**LIST OF TASKS:**
• a. Rewrite the paragraph of the Byron call for papers below that begins "It is only in Canto III" in a shorter form, keeping its main facts.
• b. Reproduce the passage of the Byron call for papers below, starting at "It is only in" and ending at "of bruised eyes.".
• c. According to the Byron call for papers below, where and on what dates will the conference take place?

#### PASSAGE FOR REVIEW ####

BARS: CFP Conference on ‘Lord Byron and the Margins of Romanticism’

From:

Neil Ramsey <[log in to unmask]>

Reply-To:

Neil Ramsey <[log in to unmask]>

Date:

Mon, 13 May 2013 09:03:48 +0100

Content-Type:

multipart/mixed

Parts/Attachments:

Parts/Attachments

text/plain (49 lines) , Briefkopf Byron CfP (2).docx (49 lines)

Call for Papers
Conference on ‘Lord Byron and the Margins of Romanticism’
University of Vechta, 19-21 June 2014


In the context of Romanticism, Byron is one the most liminal writers constantly wavering between his Classicist roots and his aspiration to transcend the Romantic age and to usher in a new period of relentless realism. Lambasting his Romantic contemporaries and ostensibly show¬ing them for what they were – Cockneys, drooling sentimentalists, muddle-brained meta¬physicians – Byron not only reverted to genres that originated in the early modern period, but also created characters that should only marginally be called Romantic.
It is only in Canto III, under the influence of strong doses of Wordsworth physic, that Childe Harold is a Romantic anti-hero; more often than not he is a sceptic in the tradition of Montaigne who clearly goes beyond the Romantic convention of melancholy and anticipates writers of 20th-century existentialism. Don Juan, by contrast, is a modern picaro who is flung into an absurd world in which doctors turn into vampiristic monsters, in which diseases are “saving clauses” and rainbows conjure up pugilistic associations of bruised eyes.

#### DATASET RECORDS ####

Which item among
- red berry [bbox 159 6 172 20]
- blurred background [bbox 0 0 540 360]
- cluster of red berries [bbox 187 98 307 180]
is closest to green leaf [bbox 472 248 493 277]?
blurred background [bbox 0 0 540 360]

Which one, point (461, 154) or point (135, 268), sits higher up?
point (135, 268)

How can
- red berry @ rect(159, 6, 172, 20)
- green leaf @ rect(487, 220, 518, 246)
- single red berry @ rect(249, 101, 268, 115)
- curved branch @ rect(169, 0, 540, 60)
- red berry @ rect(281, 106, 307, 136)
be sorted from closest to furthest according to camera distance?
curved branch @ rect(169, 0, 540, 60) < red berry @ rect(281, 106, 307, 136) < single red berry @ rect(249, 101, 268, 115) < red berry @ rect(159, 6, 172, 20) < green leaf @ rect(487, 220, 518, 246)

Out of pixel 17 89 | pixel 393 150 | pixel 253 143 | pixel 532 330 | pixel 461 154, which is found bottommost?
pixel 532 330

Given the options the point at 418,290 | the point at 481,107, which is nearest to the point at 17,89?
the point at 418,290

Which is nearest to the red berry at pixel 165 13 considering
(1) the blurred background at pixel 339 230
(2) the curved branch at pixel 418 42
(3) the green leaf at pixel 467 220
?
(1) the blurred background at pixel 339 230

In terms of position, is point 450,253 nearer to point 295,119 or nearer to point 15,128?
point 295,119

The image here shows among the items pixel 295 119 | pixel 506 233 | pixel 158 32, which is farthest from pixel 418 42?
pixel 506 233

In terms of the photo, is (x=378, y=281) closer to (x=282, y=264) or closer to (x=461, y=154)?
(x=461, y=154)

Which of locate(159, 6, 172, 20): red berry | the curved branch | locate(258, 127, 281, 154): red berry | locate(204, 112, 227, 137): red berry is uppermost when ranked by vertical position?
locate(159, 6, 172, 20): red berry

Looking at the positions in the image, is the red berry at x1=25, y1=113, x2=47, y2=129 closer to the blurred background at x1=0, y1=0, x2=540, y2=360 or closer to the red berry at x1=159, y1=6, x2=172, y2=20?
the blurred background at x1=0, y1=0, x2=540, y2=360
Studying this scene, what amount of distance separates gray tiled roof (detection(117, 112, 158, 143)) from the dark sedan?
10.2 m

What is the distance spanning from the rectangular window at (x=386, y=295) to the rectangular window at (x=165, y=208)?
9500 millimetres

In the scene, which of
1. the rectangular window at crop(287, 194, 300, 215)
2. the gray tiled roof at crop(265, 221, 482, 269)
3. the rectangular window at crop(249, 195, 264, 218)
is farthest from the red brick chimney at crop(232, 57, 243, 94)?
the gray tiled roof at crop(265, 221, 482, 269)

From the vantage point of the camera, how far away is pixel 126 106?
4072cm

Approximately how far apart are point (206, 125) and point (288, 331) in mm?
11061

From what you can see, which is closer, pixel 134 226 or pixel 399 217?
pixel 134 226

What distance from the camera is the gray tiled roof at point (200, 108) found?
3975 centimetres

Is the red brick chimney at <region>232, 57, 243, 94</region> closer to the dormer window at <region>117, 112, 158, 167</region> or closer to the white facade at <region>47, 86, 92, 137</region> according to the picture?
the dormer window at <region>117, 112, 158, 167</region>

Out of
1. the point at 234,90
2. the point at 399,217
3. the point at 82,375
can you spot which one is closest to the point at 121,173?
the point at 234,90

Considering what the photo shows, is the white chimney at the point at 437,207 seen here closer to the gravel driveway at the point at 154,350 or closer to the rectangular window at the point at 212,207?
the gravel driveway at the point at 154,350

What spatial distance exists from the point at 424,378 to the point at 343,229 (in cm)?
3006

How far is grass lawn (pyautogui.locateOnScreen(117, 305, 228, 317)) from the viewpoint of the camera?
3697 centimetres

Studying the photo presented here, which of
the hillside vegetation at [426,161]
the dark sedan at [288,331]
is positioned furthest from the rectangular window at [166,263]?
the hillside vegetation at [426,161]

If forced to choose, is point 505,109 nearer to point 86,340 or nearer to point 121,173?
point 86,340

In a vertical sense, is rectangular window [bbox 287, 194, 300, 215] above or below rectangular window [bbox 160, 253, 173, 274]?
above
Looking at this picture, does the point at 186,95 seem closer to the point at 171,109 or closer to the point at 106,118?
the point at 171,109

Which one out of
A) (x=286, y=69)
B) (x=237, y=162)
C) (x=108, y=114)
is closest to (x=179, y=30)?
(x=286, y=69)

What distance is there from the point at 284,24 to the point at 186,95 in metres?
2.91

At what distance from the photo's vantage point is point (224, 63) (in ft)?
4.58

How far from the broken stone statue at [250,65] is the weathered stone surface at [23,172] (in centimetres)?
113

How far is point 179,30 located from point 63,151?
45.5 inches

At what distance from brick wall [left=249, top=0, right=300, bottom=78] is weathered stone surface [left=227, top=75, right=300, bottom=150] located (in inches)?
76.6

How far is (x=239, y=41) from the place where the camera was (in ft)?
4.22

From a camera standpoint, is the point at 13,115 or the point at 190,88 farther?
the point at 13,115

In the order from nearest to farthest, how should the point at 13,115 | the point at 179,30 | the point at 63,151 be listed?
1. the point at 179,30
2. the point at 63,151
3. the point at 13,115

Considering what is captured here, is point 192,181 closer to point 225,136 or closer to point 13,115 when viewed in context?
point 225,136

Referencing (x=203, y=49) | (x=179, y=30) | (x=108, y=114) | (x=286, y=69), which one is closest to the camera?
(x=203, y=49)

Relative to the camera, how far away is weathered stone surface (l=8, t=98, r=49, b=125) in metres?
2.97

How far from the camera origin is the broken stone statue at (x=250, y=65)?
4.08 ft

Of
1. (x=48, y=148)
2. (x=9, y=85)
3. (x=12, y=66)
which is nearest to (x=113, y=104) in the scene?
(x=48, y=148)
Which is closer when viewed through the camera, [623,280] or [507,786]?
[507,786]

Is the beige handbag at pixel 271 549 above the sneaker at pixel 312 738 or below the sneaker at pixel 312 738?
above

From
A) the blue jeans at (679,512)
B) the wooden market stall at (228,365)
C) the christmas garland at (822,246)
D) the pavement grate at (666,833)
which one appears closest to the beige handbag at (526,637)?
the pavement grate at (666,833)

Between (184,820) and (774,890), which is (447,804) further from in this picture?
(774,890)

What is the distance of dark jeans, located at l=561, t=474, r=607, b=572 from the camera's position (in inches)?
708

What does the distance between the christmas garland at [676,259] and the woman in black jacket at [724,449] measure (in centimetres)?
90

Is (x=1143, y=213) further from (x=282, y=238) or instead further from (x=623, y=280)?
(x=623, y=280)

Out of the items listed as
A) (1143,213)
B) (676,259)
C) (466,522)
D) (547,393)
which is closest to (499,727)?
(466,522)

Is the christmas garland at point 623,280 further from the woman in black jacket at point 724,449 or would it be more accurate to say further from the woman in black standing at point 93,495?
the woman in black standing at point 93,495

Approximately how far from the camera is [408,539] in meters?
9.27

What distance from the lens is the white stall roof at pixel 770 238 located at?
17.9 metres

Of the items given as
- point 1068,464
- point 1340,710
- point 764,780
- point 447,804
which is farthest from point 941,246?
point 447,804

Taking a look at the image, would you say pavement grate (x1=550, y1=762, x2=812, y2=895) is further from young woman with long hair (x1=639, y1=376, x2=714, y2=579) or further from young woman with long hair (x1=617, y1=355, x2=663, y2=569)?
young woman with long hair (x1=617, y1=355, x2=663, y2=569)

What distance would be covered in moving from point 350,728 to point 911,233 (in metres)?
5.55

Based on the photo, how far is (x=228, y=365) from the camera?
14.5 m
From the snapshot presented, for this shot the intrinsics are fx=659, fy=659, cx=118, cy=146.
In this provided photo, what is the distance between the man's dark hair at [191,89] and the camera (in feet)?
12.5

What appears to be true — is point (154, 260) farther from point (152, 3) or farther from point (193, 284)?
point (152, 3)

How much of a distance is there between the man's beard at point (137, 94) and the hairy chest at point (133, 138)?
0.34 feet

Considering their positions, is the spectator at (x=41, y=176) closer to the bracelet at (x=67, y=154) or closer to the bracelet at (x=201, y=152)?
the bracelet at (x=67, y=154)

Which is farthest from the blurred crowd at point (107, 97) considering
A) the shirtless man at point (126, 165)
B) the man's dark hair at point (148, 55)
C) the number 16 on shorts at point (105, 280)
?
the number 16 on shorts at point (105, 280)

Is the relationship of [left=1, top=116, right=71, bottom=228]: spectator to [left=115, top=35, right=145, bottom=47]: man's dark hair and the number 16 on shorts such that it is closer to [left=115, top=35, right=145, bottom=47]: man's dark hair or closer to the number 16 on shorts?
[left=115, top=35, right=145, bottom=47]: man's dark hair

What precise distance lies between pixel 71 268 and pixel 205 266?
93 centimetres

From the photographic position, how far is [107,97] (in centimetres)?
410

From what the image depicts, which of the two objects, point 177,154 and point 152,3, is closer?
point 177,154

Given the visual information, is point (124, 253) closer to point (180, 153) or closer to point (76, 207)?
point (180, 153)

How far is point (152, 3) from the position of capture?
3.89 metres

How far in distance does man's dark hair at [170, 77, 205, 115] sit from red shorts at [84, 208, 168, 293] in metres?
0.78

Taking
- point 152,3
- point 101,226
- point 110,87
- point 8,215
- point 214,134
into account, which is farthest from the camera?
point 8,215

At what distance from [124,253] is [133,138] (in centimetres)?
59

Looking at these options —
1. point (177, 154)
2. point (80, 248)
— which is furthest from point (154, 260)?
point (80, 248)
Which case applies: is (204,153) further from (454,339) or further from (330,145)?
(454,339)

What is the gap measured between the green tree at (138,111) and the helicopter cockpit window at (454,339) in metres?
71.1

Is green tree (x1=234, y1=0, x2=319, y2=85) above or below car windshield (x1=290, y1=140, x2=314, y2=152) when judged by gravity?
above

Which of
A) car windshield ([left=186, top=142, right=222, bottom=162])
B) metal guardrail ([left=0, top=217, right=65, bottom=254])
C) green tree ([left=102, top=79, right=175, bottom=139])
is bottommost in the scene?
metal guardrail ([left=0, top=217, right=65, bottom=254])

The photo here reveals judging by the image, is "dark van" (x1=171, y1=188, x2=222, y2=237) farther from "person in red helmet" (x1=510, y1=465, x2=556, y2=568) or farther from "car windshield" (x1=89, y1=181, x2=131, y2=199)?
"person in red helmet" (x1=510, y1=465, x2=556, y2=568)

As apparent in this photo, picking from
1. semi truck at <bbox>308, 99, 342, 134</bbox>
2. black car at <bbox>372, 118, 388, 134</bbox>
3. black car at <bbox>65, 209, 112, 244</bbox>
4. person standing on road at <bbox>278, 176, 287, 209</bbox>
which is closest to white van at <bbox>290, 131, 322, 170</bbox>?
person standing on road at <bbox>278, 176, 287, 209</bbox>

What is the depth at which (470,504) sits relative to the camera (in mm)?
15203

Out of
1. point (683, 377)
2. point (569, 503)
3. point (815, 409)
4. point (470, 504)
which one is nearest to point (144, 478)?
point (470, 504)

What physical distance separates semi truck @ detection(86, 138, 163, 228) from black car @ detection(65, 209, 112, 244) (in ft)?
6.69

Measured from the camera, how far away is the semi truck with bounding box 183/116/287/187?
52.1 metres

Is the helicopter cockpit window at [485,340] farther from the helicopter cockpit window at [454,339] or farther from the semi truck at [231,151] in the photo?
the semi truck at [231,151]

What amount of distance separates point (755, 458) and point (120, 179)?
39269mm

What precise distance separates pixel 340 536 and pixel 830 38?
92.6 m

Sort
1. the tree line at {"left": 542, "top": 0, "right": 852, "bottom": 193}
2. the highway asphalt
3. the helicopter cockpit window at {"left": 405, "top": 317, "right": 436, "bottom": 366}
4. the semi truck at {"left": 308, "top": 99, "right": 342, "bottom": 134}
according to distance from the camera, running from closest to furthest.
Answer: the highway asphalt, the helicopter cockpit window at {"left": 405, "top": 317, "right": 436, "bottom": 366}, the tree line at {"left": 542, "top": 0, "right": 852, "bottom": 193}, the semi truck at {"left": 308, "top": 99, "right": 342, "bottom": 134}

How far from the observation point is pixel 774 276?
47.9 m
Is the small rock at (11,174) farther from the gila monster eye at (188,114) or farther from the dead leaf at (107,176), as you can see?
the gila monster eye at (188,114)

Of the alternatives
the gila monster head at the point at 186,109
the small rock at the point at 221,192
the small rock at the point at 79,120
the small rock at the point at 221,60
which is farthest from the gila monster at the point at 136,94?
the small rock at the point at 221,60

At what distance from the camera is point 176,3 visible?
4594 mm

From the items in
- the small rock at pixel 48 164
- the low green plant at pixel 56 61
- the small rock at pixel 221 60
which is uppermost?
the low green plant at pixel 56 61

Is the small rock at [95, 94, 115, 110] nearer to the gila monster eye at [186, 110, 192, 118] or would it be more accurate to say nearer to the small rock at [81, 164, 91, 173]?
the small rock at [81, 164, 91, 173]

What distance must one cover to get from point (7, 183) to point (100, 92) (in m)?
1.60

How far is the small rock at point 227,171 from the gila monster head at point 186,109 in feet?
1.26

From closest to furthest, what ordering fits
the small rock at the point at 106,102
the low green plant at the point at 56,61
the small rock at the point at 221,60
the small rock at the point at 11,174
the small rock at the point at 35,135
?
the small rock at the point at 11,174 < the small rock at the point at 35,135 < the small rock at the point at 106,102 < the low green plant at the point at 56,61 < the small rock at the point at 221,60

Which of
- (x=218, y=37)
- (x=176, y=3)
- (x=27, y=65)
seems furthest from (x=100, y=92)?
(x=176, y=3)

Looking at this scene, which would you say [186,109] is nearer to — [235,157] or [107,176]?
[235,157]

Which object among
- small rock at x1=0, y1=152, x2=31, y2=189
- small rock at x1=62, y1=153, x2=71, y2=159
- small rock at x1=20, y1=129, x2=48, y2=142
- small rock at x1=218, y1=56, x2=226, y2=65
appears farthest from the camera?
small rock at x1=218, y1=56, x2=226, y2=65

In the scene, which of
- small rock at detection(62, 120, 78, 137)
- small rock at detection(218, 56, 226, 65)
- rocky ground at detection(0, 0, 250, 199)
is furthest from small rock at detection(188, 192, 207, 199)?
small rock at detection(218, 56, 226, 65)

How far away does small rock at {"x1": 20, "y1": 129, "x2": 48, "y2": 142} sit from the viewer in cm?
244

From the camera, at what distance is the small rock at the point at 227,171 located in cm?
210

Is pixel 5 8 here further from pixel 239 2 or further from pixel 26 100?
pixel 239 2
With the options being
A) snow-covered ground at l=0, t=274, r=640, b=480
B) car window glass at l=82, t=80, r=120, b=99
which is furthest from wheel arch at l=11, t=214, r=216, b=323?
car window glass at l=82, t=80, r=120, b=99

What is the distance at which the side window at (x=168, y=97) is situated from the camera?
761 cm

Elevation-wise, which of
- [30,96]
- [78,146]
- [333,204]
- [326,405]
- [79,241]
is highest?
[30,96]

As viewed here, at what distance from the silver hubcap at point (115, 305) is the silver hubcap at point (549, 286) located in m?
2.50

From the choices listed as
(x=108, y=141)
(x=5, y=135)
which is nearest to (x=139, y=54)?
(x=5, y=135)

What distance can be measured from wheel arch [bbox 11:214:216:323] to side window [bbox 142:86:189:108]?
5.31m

####

**RESPONSES TO THE EXERCISE:**
• a. Childe Harold is a Romantic anti-hero only in Canto III, under Wordsworth's influence. More often he is a sceptic in Montaigne's tradition who goes beyond Romantic melancholy and anticipates 20th-century existentialism. Don Juan is a modern picaro flung into an absurd world where doctors become vampiristic monsters, diseases are "saving clauses," and rainbows suggest bruised eyes.

• b.
It is only in Canto III, under the influence of strong doses of Wordsworth physic, that Childe Harold is a Romantic anti-hero; more often than not he is a sceptic in the tradition of Montaigne who clearly goes beyond the Romantic convention of melancholy and anticipates writers of 20th-century existentialism. Don Juan, by contrast, is a modern picaro who is flung into an absurd world in which doctors turn into vampiristic monsters, in which diseases are “saving clauses” and rainbows conjure up pugilistic associations of bruised eyes.

• c. At the University of Vechta, 19-21 June 2014.